Johnson’s Baby Powder currently accounts for less than 1% of the company’s U.S. consumer-health revenue. It has seen a decline in sales over the past few years as consumer habits have changed, Widmer said. The company blames “misinformation around the safety of the product and a constant barrage of litigation advertising” for the drop in demand, according to a statement.

Talcum powder has long been a mainstay of baby products because the mineral keeps skin dry and prevents diaper rash. Talc mines, however, can also yield asbestos, a mineral once used in products such as building insulation. Some companies have found corn starch can offer the same benefits of talc without the asbestos risk.

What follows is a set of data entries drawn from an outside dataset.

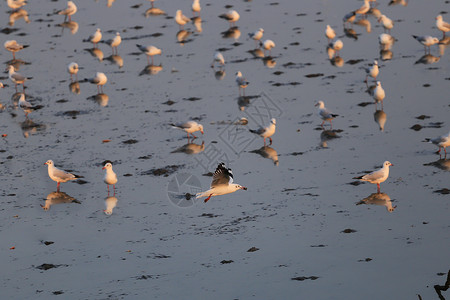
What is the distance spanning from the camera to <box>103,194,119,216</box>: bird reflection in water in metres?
18.3

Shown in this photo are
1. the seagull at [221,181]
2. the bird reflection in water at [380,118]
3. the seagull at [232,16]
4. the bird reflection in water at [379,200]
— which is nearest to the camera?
the seagull at [221,181]

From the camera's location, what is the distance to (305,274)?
1478 centimetres

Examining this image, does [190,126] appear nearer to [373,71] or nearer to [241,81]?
[241,81]

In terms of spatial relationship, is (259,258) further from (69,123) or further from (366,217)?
(69,123)

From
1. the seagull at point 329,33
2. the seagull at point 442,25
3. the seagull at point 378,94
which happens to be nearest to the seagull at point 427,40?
the seagull at point 442,25

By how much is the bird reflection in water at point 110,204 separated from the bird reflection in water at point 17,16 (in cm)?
2274

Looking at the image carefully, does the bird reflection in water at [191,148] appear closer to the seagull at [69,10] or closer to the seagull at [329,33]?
the seagull at [329,33]

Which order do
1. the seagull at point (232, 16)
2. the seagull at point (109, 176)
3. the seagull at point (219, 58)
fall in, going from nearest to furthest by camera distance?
the seagull at point (109, 176) → the seagull at point (219, 58) → the seagull at point (232, 16)

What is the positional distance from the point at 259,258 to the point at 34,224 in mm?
5258

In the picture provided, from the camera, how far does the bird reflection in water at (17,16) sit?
131 feet

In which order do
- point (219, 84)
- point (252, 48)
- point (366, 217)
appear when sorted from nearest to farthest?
point (366, 217) < point (219, 84) < point (252, 48)

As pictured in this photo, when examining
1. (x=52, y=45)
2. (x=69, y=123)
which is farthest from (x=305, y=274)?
(x=52, y=45)

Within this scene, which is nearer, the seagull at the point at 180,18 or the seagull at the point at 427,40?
the seagull at the point at 427,40

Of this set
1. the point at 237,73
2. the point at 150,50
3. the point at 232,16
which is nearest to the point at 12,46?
the point at 150,50
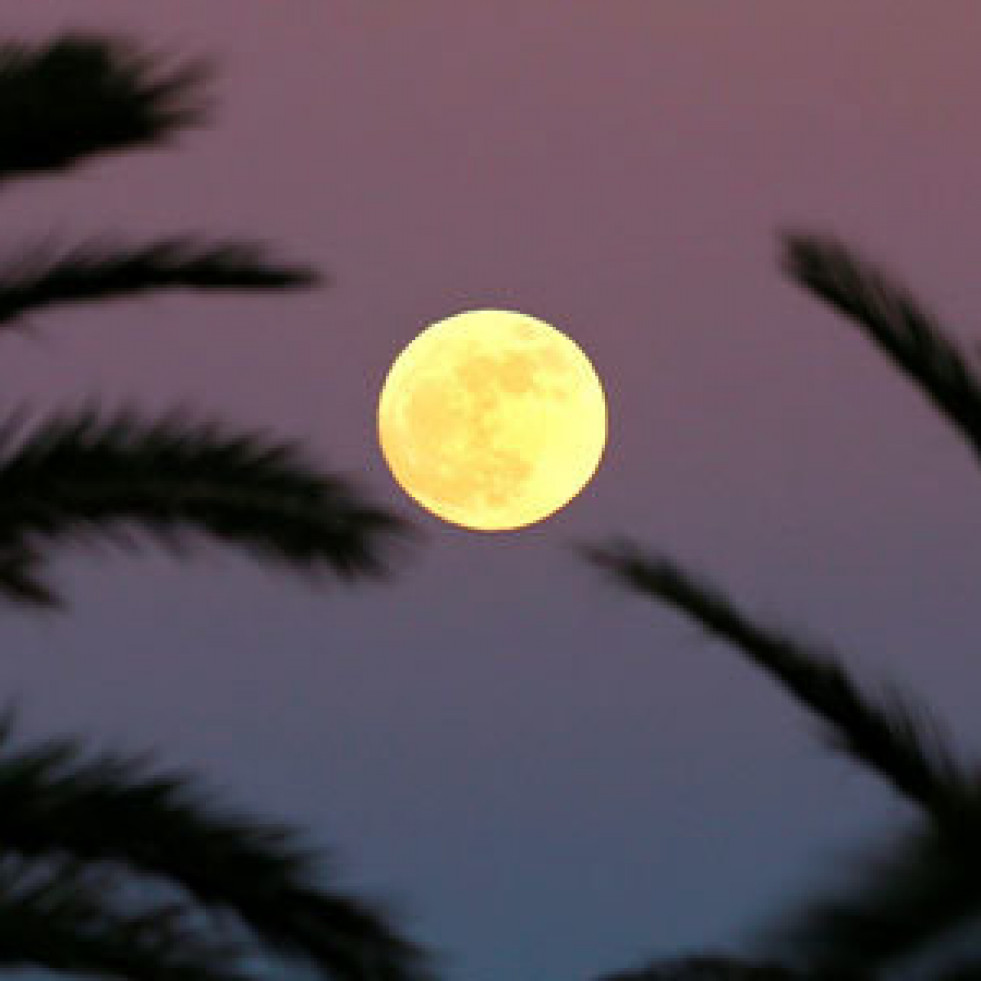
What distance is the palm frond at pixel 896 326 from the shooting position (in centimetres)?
858

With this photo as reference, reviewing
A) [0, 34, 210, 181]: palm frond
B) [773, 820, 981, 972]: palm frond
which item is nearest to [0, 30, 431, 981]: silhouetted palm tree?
[0, 34, 210, 181]: palm frond

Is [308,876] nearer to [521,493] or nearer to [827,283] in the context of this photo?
[827,283]

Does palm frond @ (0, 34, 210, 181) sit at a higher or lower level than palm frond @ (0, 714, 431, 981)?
higher

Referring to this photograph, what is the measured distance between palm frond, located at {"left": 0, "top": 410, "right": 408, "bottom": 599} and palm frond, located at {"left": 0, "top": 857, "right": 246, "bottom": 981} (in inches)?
40.5

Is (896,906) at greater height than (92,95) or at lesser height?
lesser

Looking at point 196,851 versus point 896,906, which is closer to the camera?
point 896,906

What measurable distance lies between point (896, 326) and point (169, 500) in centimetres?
273

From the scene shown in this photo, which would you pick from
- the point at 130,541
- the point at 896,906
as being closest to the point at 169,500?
the point at 130,541

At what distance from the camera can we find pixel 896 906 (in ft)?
20.0

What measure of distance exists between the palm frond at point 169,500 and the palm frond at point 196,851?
681 millimetres

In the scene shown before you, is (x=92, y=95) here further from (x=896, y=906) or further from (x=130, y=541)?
(x=896, y=906)

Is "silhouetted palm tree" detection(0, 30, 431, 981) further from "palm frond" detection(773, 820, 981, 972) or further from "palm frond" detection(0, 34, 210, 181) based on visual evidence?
"palm frond" detection(773, 820, 981, 972)

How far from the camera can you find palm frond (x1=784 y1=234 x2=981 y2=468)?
28.1ft

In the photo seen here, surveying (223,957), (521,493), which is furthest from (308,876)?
(521,493)
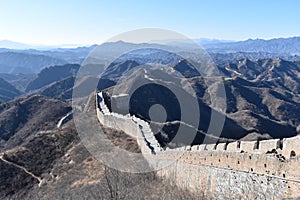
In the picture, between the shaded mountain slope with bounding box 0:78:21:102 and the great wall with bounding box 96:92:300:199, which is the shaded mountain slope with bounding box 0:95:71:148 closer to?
the great wall with bounding box 96:92:300:199

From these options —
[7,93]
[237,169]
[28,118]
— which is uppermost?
[237,169]

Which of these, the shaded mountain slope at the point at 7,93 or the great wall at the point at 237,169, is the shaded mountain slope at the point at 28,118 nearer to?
the great wall at the point at 237,169

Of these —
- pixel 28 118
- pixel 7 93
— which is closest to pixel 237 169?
pixel 28 118

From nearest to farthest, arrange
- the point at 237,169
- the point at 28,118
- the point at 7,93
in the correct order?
the point at 237,169
the point at 28,118
the point at 7,93

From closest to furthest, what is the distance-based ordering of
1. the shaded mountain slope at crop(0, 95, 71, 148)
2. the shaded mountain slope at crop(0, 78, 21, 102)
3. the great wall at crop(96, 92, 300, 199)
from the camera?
the great wall at crop(96, 92, 300, 199) < the shaded mountain slope at crop(0, 95, 71, 148) < the shaded mountain slope at crop(0, 78, 21, 102)

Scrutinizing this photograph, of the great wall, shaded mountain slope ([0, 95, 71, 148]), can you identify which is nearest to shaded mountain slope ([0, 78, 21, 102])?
shaded mountain slope ([0, 95, 71, 148])

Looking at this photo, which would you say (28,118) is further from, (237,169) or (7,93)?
(7,93)

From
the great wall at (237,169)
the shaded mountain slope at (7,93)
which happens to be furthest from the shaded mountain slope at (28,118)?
the shaded mountain slope at (7,93)

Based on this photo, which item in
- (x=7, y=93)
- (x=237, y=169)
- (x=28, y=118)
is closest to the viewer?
(x=237, y=169)
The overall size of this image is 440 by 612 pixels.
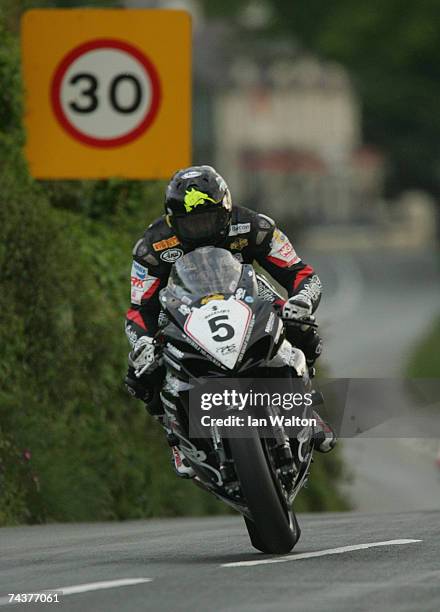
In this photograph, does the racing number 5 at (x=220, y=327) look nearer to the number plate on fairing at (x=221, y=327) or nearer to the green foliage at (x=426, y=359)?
the number plate on fairing at (x=221, y=327)

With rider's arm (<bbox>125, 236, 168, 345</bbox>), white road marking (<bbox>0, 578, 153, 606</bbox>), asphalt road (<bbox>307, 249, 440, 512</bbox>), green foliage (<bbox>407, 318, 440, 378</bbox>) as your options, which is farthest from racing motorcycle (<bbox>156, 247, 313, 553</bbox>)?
green foliage (<bbox>407, 318, 440, 378</bbox>)

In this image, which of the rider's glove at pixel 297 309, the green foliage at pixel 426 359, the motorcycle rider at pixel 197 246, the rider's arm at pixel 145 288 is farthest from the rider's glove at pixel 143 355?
the green foliage at pixel 426 359

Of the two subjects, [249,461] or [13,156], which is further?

Yanking its talc-based baby powder off the market could limit the number of cancer lawsuits the 127-year-old product generates each year. J&J officials said last month they’d had a 15% increase in the number of suits alleging baby powder causes different kinds of cancer.

Still, J&J “remains steadfastly confident in the safety of talc-based Johnson’s Baby Powder,” the company said in a statement. “We will continue to vigorously defend the product, its safety, and the unfounded allegations against it and the company in the courtroom.” The statement noted that all verdicts against it have been overturned through the appeals process.